4. Repeat the mile run and recovery four more times, for a total of five running repeats.
5. Cool down with easy running for 1 mile.
Half Marathon Pace Mile Repeats
Half marathon pace mile repeats are great for getting your body ready for longer workouts, races or boosting your training volume. They come with a shorter rest interval than 5k or 10k pace mile repeats.
1. Warm up with 1–2 miles of running at an easy pace.
2. Run your first running repeat for 1 mile at your half marathon pace.
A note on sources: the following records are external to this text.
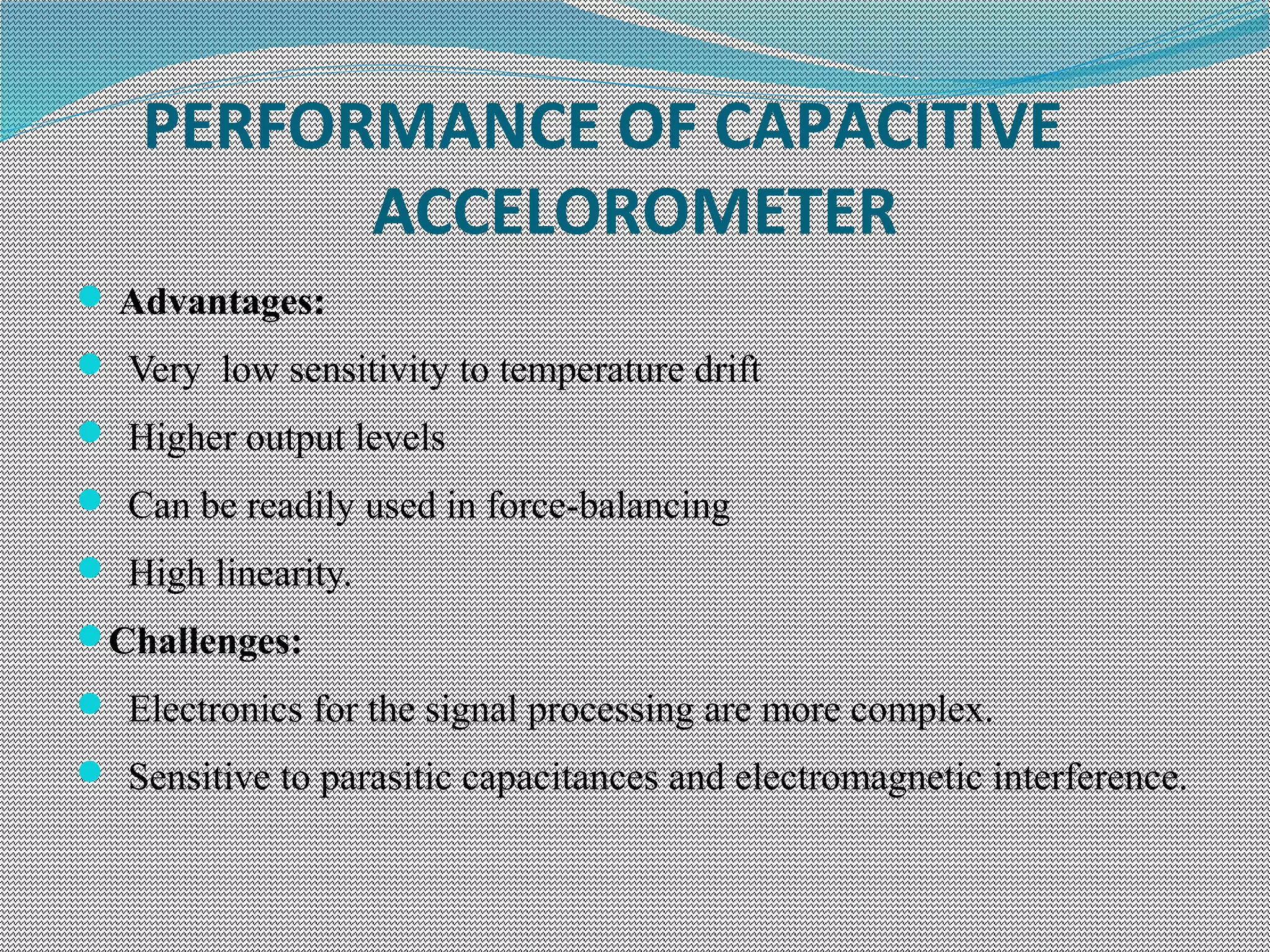 PERFORMANCE OF CAPACITIVE ACCELOROMETER

Advantages:

Very low sensitivity to temperature drift

Higher output levels

Can be readily used in force-balancing

High linearity.

Challenges:

Electronics for the signal processing are more complex.

Sensitive to parasitic capacitances and electromagnetic interference.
3. Recover with 1 minute of easy running.
4. Put in five more repeats with recovery in between them for a total of six repeats.
5. Cool down with 1 mile of running at an easy pace.
Simple, fun, and easy to adapt to your goal race pace – that’s mile repeats in a nutshell. Here are a few key things to remember:
- Mile repeats can help you build running economy, stamina, and speed at the same time.
- Running repeats not only accustom your body to long-distance race paces but also prepare you mentally to deal with discomfort.
- You can adapt running repeats to your fitness level and race pace.
- During running repeats, always warm up and cool down with an easy run of 1–2 miles.
- You have to know your target pace before running repeats effectively.
- It’s important not to stop during repeats. At most, slow down to a walk. But make it brief.
Enjoy your first mile repeats, and remember not to push yourself too much too soon. Start with a few repeats and gradually work toward increasing them. That way, you’ll accustom your body to running repeats without exhausting it or risking injury.